Comments on the Quality of English Language

English is acceptable.

Author Response

We thank the reviewer to the comments and provide below point-by-point response to them.

#1. BI907828 is now given the name brigimadlin (https://pubmed.ncbi.nlm.nih.gov/37269344/). That name should at least be appended
We added this information and the neccessary reference in the Table 2,
hightlighted in yellow, and well as in reference list, highlighted in yellow.

#2. I feel that several important papers are not included.
- Integrated exome and RNA sequencing of dedifferentiated liposarcoma
(https://pubmed.ncbi.nlm.nih.gov/31831742/)
We added the neccessary information and reference on lines 138-139 and
in reference list, all highlighted in yellow.
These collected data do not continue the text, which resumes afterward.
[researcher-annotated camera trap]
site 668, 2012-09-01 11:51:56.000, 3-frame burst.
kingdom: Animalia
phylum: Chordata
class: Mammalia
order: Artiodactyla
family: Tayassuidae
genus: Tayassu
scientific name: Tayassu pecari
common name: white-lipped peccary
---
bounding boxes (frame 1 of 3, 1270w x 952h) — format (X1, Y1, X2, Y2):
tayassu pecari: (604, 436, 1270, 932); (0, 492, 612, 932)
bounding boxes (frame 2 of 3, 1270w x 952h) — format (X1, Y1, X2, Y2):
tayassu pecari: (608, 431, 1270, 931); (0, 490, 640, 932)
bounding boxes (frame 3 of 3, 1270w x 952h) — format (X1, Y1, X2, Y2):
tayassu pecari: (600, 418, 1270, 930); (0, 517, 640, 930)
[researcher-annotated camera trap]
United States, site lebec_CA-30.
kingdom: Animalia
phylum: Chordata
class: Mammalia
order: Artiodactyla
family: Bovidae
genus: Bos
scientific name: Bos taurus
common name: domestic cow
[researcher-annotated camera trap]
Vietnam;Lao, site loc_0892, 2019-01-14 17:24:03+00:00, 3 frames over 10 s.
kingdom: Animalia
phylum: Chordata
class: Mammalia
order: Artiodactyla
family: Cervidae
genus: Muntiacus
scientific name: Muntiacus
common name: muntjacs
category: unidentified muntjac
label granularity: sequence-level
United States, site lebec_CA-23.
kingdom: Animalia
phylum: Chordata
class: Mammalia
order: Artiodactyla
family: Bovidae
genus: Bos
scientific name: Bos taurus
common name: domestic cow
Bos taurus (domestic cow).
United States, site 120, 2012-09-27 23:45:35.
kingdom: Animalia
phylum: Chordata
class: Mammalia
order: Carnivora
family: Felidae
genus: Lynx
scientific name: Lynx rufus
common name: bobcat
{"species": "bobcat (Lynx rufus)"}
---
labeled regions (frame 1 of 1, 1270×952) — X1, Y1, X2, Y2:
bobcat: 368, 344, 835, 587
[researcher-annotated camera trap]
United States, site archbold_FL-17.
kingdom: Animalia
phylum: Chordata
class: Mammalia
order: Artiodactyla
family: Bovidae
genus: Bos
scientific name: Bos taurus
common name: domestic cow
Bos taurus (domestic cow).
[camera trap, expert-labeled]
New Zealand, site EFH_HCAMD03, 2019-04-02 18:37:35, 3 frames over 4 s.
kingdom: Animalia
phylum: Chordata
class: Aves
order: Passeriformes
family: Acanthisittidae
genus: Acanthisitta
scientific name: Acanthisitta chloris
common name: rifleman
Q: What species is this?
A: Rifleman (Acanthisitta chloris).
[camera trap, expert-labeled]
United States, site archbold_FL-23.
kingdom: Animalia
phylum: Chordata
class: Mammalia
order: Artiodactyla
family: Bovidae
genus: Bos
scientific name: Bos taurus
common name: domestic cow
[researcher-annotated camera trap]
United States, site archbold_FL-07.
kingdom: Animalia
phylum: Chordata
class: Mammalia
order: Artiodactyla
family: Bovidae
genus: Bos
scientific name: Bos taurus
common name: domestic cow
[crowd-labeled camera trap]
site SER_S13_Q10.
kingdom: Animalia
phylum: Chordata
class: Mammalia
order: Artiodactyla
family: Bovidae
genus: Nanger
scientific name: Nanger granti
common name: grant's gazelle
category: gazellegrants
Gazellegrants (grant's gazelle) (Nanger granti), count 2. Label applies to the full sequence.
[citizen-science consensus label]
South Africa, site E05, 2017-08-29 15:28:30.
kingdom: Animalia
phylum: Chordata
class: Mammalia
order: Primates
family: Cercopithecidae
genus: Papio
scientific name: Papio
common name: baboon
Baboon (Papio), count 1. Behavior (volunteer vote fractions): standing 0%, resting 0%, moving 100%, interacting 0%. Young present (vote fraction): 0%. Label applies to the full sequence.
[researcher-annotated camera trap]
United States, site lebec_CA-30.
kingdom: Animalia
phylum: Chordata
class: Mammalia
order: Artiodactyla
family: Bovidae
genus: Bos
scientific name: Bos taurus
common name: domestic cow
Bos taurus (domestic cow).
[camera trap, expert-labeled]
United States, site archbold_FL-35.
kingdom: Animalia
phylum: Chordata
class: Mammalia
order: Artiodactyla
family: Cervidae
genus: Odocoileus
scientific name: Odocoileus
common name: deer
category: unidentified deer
- Myxoid pleomorphic liposarcoma: a clinicopathologic, immunohistochemical,
molecular genetic and epigenetic study of 12 cases, suggesting a possible
relationship with conventional pleomorphic liposarcoma.
(Mod Pathol. 2021 Nov;34(11):2043-2049. doi: 10.1038/s41379-021-00862-2.)
The authors should search the literature again and consider adding
any necessary references.

We added the neccessary information and reference, lines 91-92 and in the
reference list, highlighted in yellow.

#3. Pleomorphic liposarcoma and myxoid pleomorphic liposarcoma are similar
in name but are independent tumor entities and should be discussed
in separate sections.

We prefer to combine the sections with these liposarcoma subtypes as one of the
main goal of the review was to summarized specific genetic and epigenetic feature, while these subtypes are both characterized by complex karyotype and high heterogeneity.


Round 2

Reviewer 3 Report

Comments and Suggestions for Authors

The revisions mostly answered the major and minor concerns. The only thing is that the full spelling of many abbreviations of the genes is still missing—only the genes I suggested, as some examples, are added to the abbreviation list. The reviewer thinks the manuscript can be acceptable after adding such abbreviations to the list in p13.

Author Response

We updated the list of abbreviations in the end of the manuscript.